Data below:

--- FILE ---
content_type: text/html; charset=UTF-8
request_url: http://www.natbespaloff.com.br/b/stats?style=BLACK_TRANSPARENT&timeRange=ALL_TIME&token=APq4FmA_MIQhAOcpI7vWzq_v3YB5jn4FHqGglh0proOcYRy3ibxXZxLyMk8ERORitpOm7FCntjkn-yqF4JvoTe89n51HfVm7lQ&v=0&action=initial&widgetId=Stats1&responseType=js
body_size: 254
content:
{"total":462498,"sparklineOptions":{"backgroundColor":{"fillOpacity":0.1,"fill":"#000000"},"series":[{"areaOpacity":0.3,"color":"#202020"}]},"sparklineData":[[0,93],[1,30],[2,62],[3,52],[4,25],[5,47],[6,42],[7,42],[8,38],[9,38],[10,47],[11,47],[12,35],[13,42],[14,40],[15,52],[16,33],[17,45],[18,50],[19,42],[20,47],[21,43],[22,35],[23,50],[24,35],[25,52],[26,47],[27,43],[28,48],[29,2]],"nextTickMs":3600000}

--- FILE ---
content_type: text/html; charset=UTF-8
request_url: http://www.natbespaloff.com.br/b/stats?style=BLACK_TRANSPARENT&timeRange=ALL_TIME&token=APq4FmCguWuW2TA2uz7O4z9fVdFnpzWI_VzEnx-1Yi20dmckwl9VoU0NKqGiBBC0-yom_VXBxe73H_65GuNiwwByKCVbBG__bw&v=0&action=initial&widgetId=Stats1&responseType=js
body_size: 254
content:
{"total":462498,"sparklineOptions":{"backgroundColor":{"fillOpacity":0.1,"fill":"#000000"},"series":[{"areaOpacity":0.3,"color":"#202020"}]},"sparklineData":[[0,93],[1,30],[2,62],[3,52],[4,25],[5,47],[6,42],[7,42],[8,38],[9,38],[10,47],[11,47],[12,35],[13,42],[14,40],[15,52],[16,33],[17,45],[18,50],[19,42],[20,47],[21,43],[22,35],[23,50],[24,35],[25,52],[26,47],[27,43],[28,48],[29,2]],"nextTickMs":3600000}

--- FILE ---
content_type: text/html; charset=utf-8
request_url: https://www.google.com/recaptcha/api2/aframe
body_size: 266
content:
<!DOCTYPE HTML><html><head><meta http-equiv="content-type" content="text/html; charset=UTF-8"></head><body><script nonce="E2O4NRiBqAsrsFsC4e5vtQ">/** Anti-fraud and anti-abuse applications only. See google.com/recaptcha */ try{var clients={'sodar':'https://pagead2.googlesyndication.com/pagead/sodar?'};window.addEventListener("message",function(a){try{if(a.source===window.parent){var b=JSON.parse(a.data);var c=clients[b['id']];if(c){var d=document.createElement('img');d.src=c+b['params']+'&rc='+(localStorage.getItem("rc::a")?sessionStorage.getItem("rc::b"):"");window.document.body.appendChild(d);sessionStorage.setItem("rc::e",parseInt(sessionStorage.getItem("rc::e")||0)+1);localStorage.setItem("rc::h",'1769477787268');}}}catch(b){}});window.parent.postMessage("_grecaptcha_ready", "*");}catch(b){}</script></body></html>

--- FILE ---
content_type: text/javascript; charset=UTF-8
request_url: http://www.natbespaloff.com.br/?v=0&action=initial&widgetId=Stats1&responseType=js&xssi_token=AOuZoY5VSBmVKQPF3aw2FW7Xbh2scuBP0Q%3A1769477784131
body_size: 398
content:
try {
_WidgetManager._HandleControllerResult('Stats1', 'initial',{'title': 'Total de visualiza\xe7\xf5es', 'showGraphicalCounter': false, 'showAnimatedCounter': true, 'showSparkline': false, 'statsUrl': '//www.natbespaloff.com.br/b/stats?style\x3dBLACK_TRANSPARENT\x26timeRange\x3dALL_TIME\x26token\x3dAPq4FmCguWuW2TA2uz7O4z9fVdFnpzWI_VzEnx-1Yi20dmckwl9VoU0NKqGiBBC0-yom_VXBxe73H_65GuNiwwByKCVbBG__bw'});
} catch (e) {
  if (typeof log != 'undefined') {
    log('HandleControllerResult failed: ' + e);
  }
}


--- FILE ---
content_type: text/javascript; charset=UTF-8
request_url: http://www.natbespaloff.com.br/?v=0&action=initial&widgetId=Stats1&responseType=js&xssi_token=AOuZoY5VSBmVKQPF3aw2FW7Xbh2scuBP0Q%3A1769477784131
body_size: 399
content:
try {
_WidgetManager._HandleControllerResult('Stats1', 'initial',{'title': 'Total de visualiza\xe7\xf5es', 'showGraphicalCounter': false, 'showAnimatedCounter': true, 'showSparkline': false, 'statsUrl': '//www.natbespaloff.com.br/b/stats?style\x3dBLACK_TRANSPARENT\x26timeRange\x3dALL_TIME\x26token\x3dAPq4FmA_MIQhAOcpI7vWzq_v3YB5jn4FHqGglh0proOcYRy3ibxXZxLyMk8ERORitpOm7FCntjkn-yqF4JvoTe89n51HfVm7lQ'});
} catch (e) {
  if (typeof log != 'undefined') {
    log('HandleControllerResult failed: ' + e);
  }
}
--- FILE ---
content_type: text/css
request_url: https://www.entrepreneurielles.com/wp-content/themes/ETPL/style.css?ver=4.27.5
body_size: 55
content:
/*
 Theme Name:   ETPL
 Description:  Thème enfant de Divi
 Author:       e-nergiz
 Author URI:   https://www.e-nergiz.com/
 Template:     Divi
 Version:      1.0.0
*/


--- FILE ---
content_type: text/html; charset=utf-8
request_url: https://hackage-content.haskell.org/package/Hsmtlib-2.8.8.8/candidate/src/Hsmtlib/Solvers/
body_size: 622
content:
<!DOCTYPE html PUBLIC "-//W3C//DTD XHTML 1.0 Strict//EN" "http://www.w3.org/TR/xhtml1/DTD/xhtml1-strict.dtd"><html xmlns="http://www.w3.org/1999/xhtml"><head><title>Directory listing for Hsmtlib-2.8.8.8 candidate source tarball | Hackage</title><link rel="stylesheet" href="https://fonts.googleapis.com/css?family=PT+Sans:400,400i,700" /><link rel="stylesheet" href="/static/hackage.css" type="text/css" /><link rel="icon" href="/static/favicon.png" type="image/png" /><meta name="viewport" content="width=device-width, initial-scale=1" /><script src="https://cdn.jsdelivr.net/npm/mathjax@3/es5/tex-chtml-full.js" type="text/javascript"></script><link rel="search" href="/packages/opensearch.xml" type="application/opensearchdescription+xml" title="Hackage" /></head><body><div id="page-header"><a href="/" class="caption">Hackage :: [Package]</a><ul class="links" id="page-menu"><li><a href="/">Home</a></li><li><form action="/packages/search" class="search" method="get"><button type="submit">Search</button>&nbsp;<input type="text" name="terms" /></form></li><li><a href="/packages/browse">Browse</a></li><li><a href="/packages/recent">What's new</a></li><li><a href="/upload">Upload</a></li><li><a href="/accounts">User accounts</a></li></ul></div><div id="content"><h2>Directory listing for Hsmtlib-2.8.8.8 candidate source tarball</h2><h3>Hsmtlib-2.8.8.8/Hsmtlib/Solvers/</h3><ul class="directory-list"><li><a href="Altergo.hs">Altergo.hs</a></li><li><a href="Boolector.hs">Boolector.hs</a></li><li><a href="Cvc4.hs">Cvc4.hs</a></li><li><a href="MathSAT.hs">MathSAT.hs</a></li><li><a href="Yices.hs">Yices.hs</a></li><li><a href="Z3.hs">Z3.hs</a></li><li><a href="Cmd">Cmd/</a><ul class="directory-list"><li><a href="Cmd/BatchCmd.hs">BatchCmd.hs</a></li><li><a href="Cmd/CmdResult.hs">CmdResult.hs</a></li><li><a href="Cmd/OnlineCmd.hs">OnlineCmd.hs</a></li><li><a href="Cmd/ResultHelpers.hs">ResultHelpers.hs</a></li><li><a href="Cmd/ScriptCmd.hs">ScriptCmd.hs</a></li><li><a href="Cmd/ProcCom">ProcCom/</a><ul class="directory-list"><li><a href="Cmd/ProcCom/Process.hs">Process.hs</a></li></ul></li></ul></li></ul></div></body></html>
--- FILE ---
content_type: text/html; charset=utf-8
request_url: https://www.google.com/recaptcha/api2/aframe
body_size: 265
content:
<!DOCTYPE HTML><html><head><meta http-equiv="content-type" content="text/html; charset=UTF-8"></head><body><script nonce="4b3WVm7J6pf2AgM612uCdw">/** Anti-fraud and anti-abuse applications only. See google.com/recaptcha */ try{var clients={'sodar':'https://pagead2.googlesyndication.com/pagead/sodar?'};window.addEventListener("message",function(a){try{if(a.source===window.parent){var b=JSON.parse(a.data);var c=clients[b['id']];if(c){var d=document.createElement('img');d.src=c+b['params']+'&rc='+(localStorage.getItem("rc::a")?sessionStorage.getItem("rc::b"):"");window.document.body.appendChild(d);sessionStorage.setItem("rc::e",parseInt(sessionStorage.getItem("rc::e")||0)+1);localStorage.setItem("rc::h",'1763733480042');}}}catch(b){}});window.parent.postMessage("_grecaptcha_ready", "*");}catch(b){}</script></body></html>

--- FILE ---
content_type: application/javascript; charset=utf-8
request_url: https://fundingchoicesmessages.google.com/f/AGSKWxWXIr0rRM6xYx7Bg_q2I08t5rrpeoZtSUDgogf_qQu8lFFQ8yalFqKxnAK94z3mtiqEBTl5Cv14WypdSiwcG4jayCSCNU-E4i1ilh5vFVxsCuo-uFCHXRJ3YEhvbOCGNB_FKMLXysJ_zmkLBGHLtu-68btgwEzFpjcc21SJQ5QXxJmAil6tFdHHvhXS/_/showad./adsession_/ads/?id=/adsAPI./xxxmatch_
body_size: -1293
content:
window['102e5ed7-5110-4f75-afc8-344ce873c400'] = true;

End of Data.

■ **What the task requires**: Show all lines above holding "ETPL".

■ **Expected answer**:
request_url: https://www.entrepreneurielles.com/wp-content/themes/ETPL/style.css?ver=4.27.5
 Theme Name:   ETPL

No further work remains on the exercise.